Hi, thanks for your reply; yes, I can share it; I masked some fields for privacy, but the structure is the same. So for me i find it can pull the right results after waiting for a while, ~10 min i remembered. The code mainly try to get the mean of some runs that have the same certain config.
dataset_name="XXX"
runs = api.runs("XXX", {"State": "finished",'config.dataset_name':dataset_name, "config.exp_name": "XXX"})
prompt2scoredict_dict = {}
import os
import numpy as np
import pickle as pkl
def all_reduce_metrics(runs, value =False):
for run in runs:
if 'restult_artifact_name' not in run.summary:
continue
art_name= run.summary['restult_artifact_name']
artifact = api.artifact(f'XXX'+art_name+":latest")
if not os.path.exists(artifact.file()):
artifact.download()
# file = None
with open(artifact.file(), 'rb') as f:
file = pkl.load(f)
prompt2scoredict_dict[run.config['instance_name']] = file['propmt2score']
reducer = {}
for instance in prompt2scoredict_dict:
for prompt in prompt2scoredict_dict[instance]:
for metric in prompt2scoredict_dict[instance][prompt]:
if metric not in reducer:
reducer[metric] = []
reducer[metric]+=prompt2scoredict_dict[instance][prompt][metric]

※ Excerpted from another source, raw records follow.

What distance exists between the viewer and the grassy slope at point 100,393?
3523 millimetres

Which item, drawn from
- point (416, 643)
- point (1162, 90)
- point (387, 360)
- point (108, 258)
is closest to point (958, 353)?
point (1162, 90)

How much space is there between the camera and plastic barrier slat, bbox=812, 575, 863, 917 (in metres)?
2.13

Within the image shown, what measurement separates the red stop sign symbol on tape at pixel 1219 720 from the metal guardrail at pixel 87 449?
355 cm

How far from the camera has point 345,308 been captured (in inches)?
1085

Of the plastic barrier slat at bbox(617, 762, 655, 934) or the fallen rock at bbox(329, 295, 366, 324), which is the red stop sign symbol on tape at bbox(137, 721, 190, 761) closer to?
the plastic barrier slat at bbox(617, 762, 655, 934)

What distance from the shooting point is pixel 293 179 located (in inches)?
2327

print(f'all reduce over {len(prompt2scoredict_dict)} instances')
if value:
return {k: np.mean(v) for k,v in reducer.items()}
return reducer
metrics = [
'M1',
'M2'
]
def reduce_over_one_variable(runs, control = 'note', metric_subset=None):
runs_note_unique_list = list(set([run.config[control] for run in runs]))

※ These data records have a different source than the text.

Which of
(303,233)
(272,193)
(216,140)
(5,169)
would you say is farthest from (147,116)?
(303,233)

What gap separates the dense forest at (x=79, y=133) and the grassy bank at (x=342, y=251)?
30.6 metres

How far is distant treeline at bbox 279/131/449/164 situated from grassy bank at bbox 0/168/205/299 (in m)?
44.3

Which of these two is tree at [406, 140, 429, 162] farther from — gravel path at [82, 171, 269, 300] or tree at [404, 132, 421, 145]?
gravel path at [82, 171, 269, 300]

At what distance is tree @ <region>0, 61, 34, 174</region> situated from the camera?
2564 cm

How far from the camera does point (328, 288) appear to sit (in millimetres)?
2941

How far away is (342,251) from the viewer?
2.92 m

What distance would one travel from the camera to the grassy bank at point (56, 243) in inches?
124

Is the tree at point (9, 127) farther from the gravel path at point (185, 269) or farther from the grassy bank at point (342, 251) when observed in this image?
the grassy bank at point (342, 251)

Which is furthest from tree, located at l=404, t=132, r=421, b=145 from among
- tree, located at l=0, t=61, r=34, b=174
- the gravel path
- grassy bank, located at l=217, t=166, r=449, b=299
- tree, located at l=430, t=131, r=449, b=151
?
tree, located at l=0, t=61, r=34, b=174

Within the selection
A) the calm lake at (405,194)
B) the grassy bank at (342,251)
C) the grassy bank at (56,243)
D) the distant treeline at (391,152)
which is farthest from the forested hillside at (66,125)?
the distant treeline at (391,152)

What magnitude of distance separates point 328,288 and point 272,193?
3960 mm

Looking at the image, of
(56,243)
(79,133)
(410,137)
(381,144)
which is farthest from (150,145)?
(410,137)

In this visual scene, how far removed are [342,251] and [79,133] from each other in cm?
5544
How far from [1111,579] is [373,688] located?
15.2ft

res_over_control = {k:{} for k in runs_note_unique_list}
runs_over_control = {k:[] for k in runs_note_unique_list}
for run in runs:
runs_over_control[run.config[control]].append(run)
for k in runs_note_unique_list:
print(k)
res_over_control[k] = all_reduce_metrics(runs_over_control[k], value = True)
if metric_subset is not None:
return {
k: {metric: res_over_control[k][metric] for metric in metric_subset} for k in res_over_control
}
reduce_over_one_variable(runs, control='note', metric_subset=metrics)
Thank you so much for sending it over @liuyixin-louis! That is very much appreciated and I will take a look.
How many runs per project do you currently have? Would you be able to share the workspace with me? It is strange that it takes a while to update. Are you running sweeps or regular wandb runs?
Also what version of wandb are you using?
@ArtsiomWB Thank you for your response. My current run number for this project is 3647. and yes i can share the workspace (code and wandb log), can you give me your wandb account or email? I was not using any sweeps feature i think it's just regular wandb runs. My wandb version is 0.16.6.
Totally!
Could you please send it to artsiom.skarakhod@wandb.com
Hi artsiom, so i found that the problem is gone these days. Thank for helping!